Planned to be built in phases, the development’s future will be dictated by two bodies – the New Forest District Council and the NPA. As the site straddles both jurisdictions, planning applications have to be made to the two organisations.
On the NFDC side there is expected to be 25-30% affordable housing while in the NPA it is 50-50.
Tamsin said: “This is not going to be a giant West Quay. We want local shops, cafes, restaurants and bars. Not lots of chains. That is very much what this development is about. Giving people somewhere they can live and work – we hope to create around 2,000 jobs here.

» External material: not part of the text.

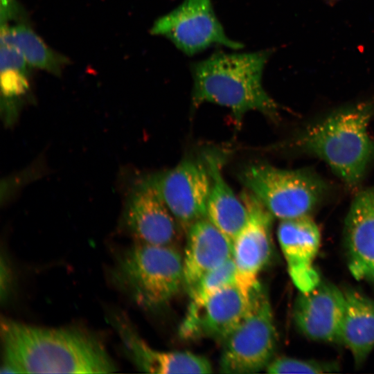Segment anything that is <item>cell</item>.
<instances>
[{"mask_svg":"<svg viewBox=\"0 0 374 374\" xmlns=\"http://www.w3.org/2000/svg\"><path fill=\"white\" fill-rule=\"evenodd\" d=\"M250 295L234 283L199 305H189L180 335L188 339L208 338L222 342L247 312Z\"/></svg>","mask_w":374,"mask_h":374,"instance_id":"11","label":"cell"},{"mask_svg":"<svg viewBox=\"0 0 374 374\" xmlns=\"http://www.w3.org/2000/svg\"><path fill=\"white\" fill-rule=\"evenodd\" d=\"M373 118L374 100L337 110L305 127L289 146L321 159L355 190L374 159V140L368 131Z\"/></svg>","mask_w":374,"mask_h":374,"instance_id":"3","label":"cell"},{"mask_svg":"<svg viewBox=\"0 0 374 374\" xmlns=\"http://www.w3.org/2000/svg\"><path fill=\"white\" fill-rule=\"evenodd\" d=\"M0 373H109L116 366L101 341L72 328L1 319Z\"/></svg>","mask_w":374,"mask_h":374,"instance_id":"1","label":"cell"},{"mask_svg":"<svg viewBox=\"0 0 374 374\" xmlns=\"http://www.w3.org/2000/svg\"><path fill=\"white\" fill-rule=\"evenodd\" d=\"M114 324L128 357L145 372L152 373H211L213 368L204 357L190 352H163L149 346L125 318L116 316Z\"/></svg>","mask_w":374,"mask_h":374,"instance_id":"15","label":"cell"},{"mask_svg":"<svg viewBox=\"0 0 374 374\" xmlns=\"http://www.w3.org/2000/svg\"><path fill=\"white\" fill-rule=\"evenodd\" d=\"M145 179L186 231L198 220L206 218L211 179L205 163L186 159Z\"/></svg>","mask_w":374,"mask_h":374,"instance_id":"8","label":"cell"},{"mask_svg":"<svg viewBox=\"0 0 374 374\" xmlns=\"http://www.w3.org/2000/svg\"><path fill=\"white\" fill-rule=\"evenodd\" d=\"M344 243L351 274L374 283V185L356 193L344 222Z\"/></svg>","mask_w":374,"mask_h":374,"instance_id":"13","label":"cell"},{"mask_svg":"<svg viewBox=\"0 0 374 374\" xmlns=\"http://www.w3.org/2000/svg\"><path fill=\"white\" fill-rule=\"evenodd\" d=\"M183 256L184 287L189 292L201 278L232 257V242L207 218L187 230Z\"/></svg>","mask_w":374,"mask_h":374,"instance_id":"16","label":"cell"},{"mask_svg":"<svg viewBox=\"0 0 374 374\" xmlns=\"http://www.w3.org/2000/svg\"><path fill=\"white\" fill-rule=\"evenodd\" d=\"M338 366L334 363L304 360L287 357L273 359L266 368L269 373H326L335 372Z\"/></svg>","mask_w":374,"mask_h":374,"instance_id":"22","label":"cell"},{"mask_svg":"<svg viewBox=\"0 0 374 374\" xmlns=\"http://www.w3.org/2000/svg\"><path fill=\"white\" fill-rule=\"evenodd\" d=\"M236 266L231 257L218 267L203 276L188 293L189 305H199L220 290L236 283Z\"/></svg>","mask_w":374,"mask_h":374,"instance_id":"21","label":"cell"},{"mask_svg":"<svg viewBox=\"0 0 374 374\" xmlns=\"http://www.w3.org/2000/svg\"><path fill=\"white\" fill-rule=\"evenodd\" d=\"M1 44L17 48L28 65L60 75L67 59L49 48L28 25L22 22L12 25L1 22Z\"/></svg>","mask_w":374,"mask_h":374,"instance_id":"19","label":"cell"},{"mask_svg":"<svg viewBox=\"0 0 374 374\" xmlns=\"http://www.w3.org/2000/svg\"><path fill=\"white\" fill-rule=\"evenodd\" d=\"M204 159L211 179L206 218L233 242L248 221V211L222 175V156L206 152Z\"/></svg>","mask_w":374,"mask_h":374,"instance_id":"17","label":"cell"},{"mask_svg":"<svg viewBox=\"0 0 374 374\" xmlns=\"http://www.w3.org/2000/svg\"><path fill=\"white\" fill-rule=\"evenodd\" d=\"M344 290L339 343L349 349L355 364L360 366L374 348V301L355 289Z\"/></svg>","mask_w":374,"mask_h":374,"instance_id":"18","label":"cell"},{"mask_svg":"<svg viewBox=\"0 0 374 374\" xmlns=\"http://www.w3.org/2000/svg\"><path fill=\"white\" fill-rule=\"evenodd\" d=\"M28 89V70H1V112L6 125L16 121Z\"/></svg>","mask_w":374,"mask_h":374,"instance_id":"20","label":"cell"},{"mask_svg":"<svg viewBox=\"0 0 374 374\" xmlns=\"http://www.w3.org/2000/svg\"><path fill=\"white\" fill-rule=\"evenodd\" d=\"M123 222L136 243L175 247L181 227L154 187L145 179L127 198Z\"/></svg>","mask_w":374,"mask_h":374,"instance_id":"10","label":"cell"},{"mask_svg":"<svg viewBox=\"0 0 374 374\" xmlns=\"http://www.w3.org/2000/svg\"><path fill=\"white\" fill-rule=\"evenodd\" d=\"M241 200L249 219L232 242V258L236 266V283L247 293L259 283L258 275L270 262L273 253L271 226L274 216L249 190Z\"/></svg>","mask_w":374,"mask_h":374,"instance_id":"9","label":"cell"},{"mask_svg":"<svg viewBox=\"0 0 374 374\" xmlns=\"http://www.w3.org/2000/svg\"><path fill=\"white\" fill-rule=\"evenodd\" d=\"M271 53L216 52L193 64L192 105L205 103L229 109L237 125L249 112H259L272 120L278 106L262 84V74Z\"/></svg>","mask_w":374,"mask_h":374,"instance_id":"2","label":"cell"},{"mask_svg":"<svg viewBox=\"0 0 374 374\" xmlns=\"http://www.w3.org/2000/svg\"><path fill=\"white\" fill-rule=\"evenodd\" d=\"M280 247L294 285L301 292L321 281L313 266L321 244V232L310 215L280 220L277 229Z\"/></svg>","mask_w":374,"mask_h":374,"instance_id":"14","label":"cell"},{"mask_svg":"<svg viewBox=\"0 0 374 374\" xmlns=\"http://www.w3.org/2000/svg\"><path fill=\"white\" fill-rule=\"evenodd\" d=\"M240 177L246 190L280 220L310 215L330 191L321 177L307 169L285 170L260 163L249 166Z\"/></svg>","mask_w":374,"mask_h":374,"instance_id":"5","label":"cell"},{"mask_svg":"<svg viewBox=\"0 0 374 374\" xmlns=\"http://www.w3.org/2000/svg\"><path fill=\"white\" fill-rule=\"evenodd\" d=\"M274 319L269 297L259 283L251 292L244 316L222 341L221 373H254L267 368L277 345Z\"/></svg>","mask_w":374,"mask_h":374,"instance_id":"6","label":"cell"},{"mask_svg":"<svg viewBox=\"0 0 374 374\" xmlns=\"http://www.w3.org/2000/svg\"><path fill=\"white\" fill-rule=\"evenodd\" d=\"M344 309V290L321 280L313 289L300 292L294 305V320L308 339L339 343Z\"/></svg>","mask_w":374,"mask_h":374,"instance_id":"12","label":"cell"},{"mask_svg":"<svg viewBox=\"0 0 374 374\" xmlns=\"http://www.w3.org/2000/svg\"><path fill=\"white\" fill-rule=\"evenodd\" d=\"M150 33L167 38L187 55H194L214 45L233 50L243 46L226 35L211 0H184L157 19Z\"/></svg>","mask_w":374,"mask_h":374,"instance_id":"7","label":"cell"},{"mask_svg":"<svg viewBox=\"0 0 374 374\" xmlns=\"http://www.w3.org/2000/svg\"><path fill=\"white\" fill-rule=\"evenodd\" d=\"M111 278L138 305L158 308L184 287L183 256L175 247L136 242L117 257Z\"/></svg>","mask_w":374,"mask_h":374,"instance_id":"4","label":"cell"}]
</instances>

“There will be 1,500 homes of which 1,380 are on the district council side. At the heart of the town will be one-bedroom apartments and three to four-bedroom homes. There will no high rise buildings.
“On the NPA side it will be very much a village feel, houses that look like they could be in Buckler’s Hard with ponies grazing outside them, something we are hoping to encourage in the future.
“At the moment there are horses and other animals that graze near the beach and we are investigating ways of allowing them access to the village – one way is with the use of tunnels.”
In the southern quarter area there will be homes similar to those you find in Captains Row at Lymington. Nearer the centre of the development they will be more modern.
Tamsin said: “The key to the success of the development is a really good mix of people – old, young, singles and families.
“This is not aimed at second home ownership, that isn’t what the investors want. They don’t want it to be like Cornwall where you get villages that are virtual ghost towns in the winter.
“They want this to be for everyone. The existing footpaths around the plant will be improved and cycle paths will be a big part of our infrastructure.”
Apart from the retail units and homes there will also be industrial areas, work stations for start-ups and small businesses – high-speed broadband is considered a vital part of the development – a hotel and luxury marina.
At the moment only one main road services the site – the busy A326 which locals fear will become even more congested once the development starts.
Tamsin said the company is working with Hampshire County Council on ways to improve traffic flow.
“A worst-case scenario shows that in 20 years’ time there will be 5% more traffic on the road. Junction improvements is one solution being discussed. We are also looking at improving public transport links,” she explained.
Leaving the site it seems sad that the tower and the circular control room will soon be no longer – English heritage decided they did not warrant being listed.
They may have started out as ugly but in a way they have a beauty all of their own.